Matt Rogers tells the story of his long wrestling match with doubt and depression. I gained much from his candid expression of his struggle. Having struggled with doubt myself I know it in an extremely personal way.
I have contemplated the existence of God many times. My struggles aren’t as righteous as others. Most doubters look at genocide, especially the holocaust, and weeping turn to wrestle with the idea of a ‘good’ God. Like I said I’m not as righteous, I had no further than myself and my own experiences. To me God seemed so capricious that Christianity seemed to only be a religious cloak for coincidence.
Purpose is a funny word that holds more meaning than it should. I had forged my identity into my purpose and mostly they do come hand in hand, but for me purpose was everything. My direction in life defined me. It’s no wonder I doubted, because trust in human ability will always lead to disappointment.
Matt Rogers began his decline at Urbana (an InterVarsity Missionary conference), I struggled their as well, but I had found a faint direction there. It has since dwindled and I wonder if I meant it at all, or if briefly I glimpsed what I might do in the future. Regardless I was lifted up into heaven those nights at Urbana.
After Urbana, though, I left that path. Now I feel pulled back towards it, but I am so clueless as to what to do next that I am lost for words.
I have left doubt behind me, for now (and hopefully for good), but I’m still wrestling – this time with this idea of purpose.
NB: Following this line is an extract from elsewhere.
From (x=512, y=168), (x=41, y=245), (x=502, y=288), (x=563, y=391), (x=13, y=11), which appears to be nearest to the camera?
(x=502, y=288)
I have been able to part identity and purpose, slightly. Passed doubt I now can find my identity in Christ and my purpose is to further God’s kingdom and bring Him glory. This is not unselfish, for in His glory I find mercy and peace. I have been able to not suffer doubt when faced my material purpose, or at least not as much.
My doubt now rests in my purpose right now. I don’t know where God wants me. I feel drawn to ministry, full time ministry. I loved doing small groups with InterVarsity in college and I really enjoyed my time as a worship leader for the Cathedral. These ministries only show me that what I really want to do in life is to impact people by being God’s messenger – but I’m lost has to how.
Many mentors and friends have told me to become a Priest, I’ve been asked to help a church plant, and I’m currently leading worship at my home church in Greenville – but I’m lost. I feel that the church here is hanging by a thread but I haven’t been faithful to give it fully to God, and I feel if I leave it’ll fall apart. My loyalty makes me want to stay, but I also feel drawn away.
One of my options is seminary. I’ve always been passionate about God, the Church and Christianity. I still belief that knowing what someone believes, what they must accept through faith only, shows more about that person than anything else they say.
All of this to say that I need pray, thoughts, or anything positive you can throw my way, please and thank you.